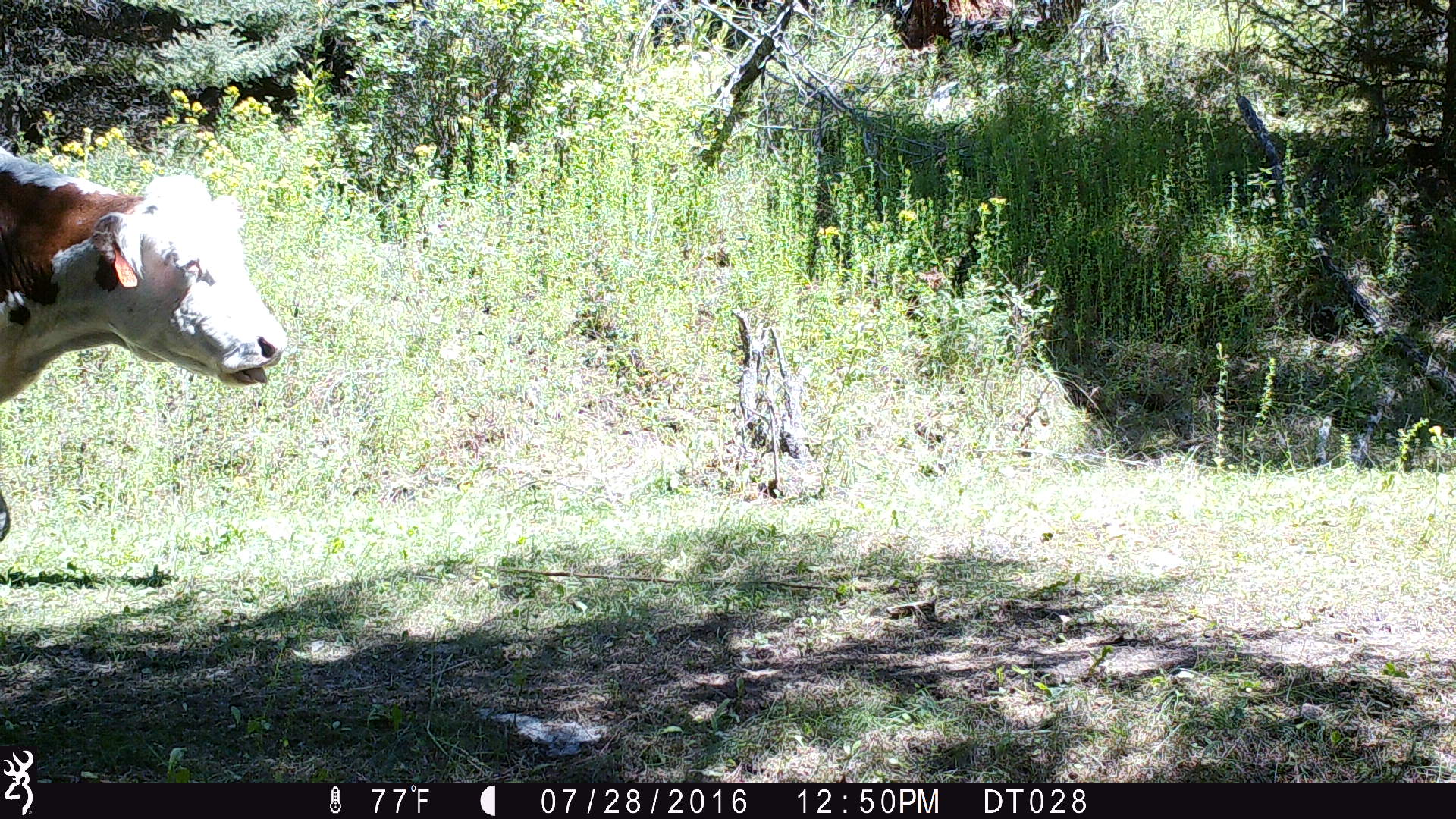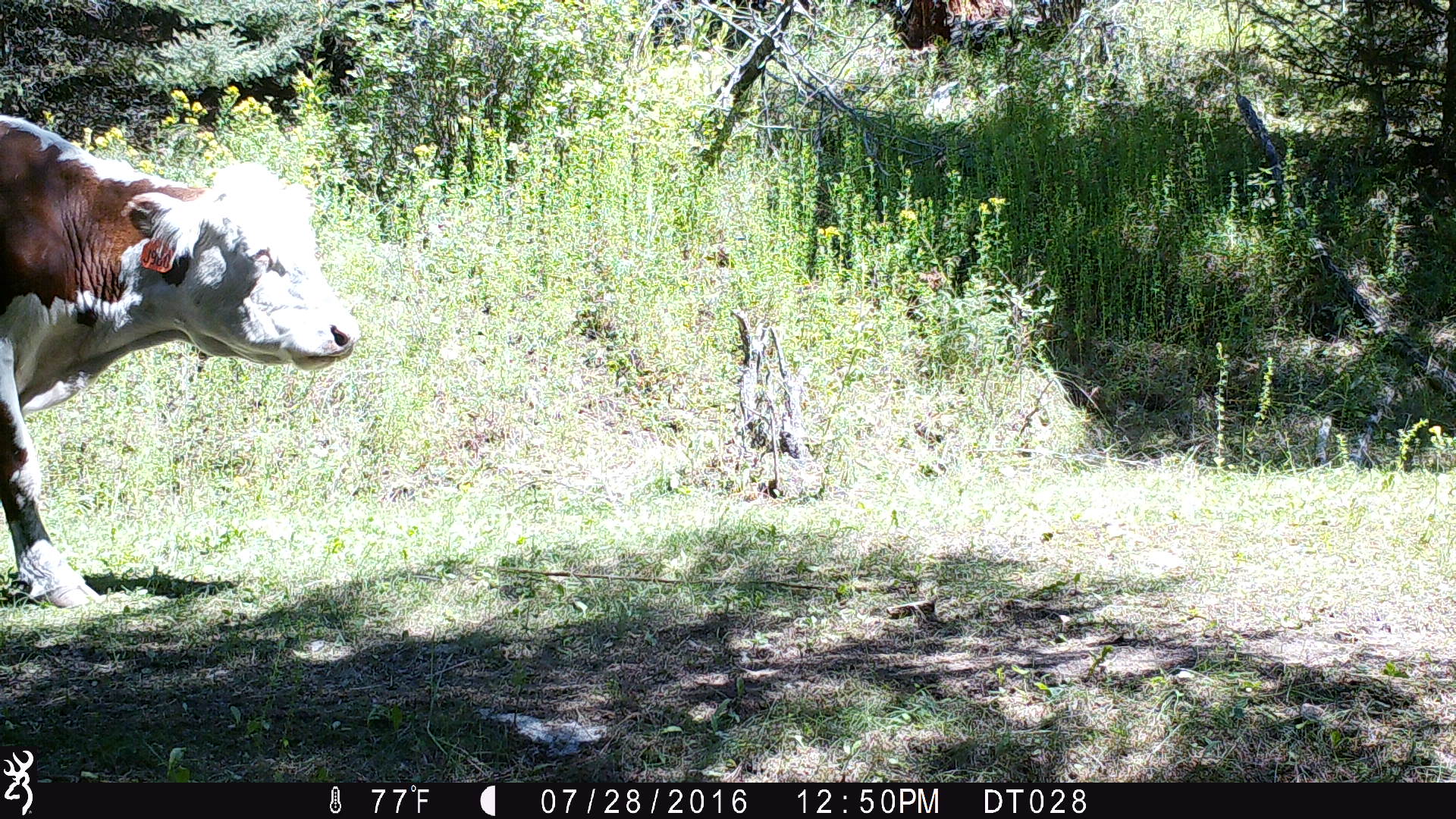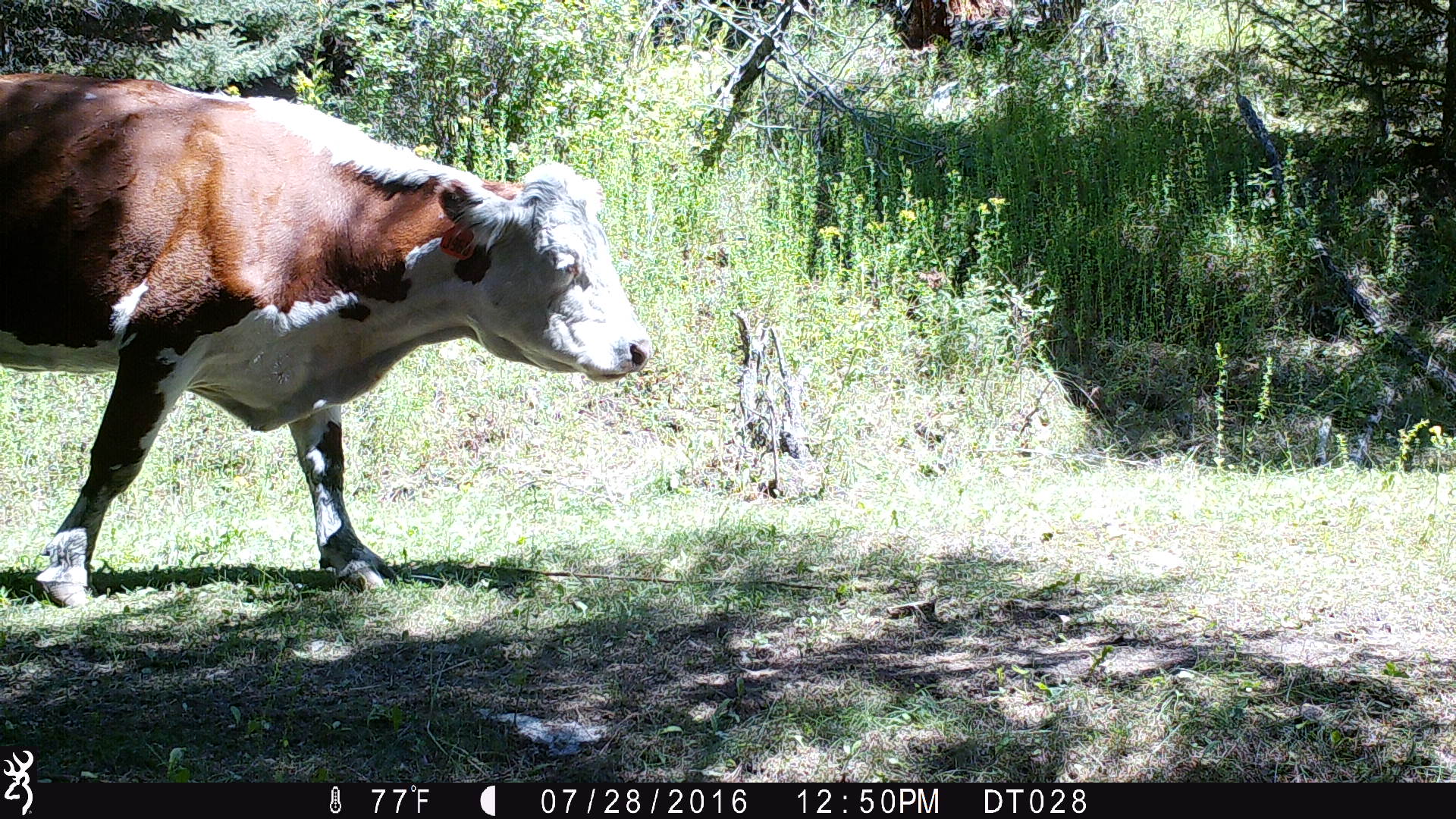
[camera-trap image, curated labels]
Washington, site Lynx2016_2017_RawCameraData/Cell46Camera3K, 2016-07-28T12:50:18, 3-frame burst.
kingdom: Animalia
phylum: Chordata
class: Mammalia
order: Artiodactyla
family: Bovidae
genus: Bos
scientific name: Bos taurus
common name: domestic cattle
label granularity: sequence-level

Exercise requirements
The whole listing above needs to be copied exactly; please keep the pictures out.

Expected answer
[camera-trap image, curated labels]
Washington, site Lynx2016_2017_RawCameraData/Cell46Camera3K, 2016-07-28T12:50:18, 3-frame burst.
kingdom: Animalia
phylum: Chordata
class: Mammalia
order: Artiodactyla
family: Bovidae
genus: Bos
scientific name: Bos taurus
common name: domestic cattle
label granularity: sequence-level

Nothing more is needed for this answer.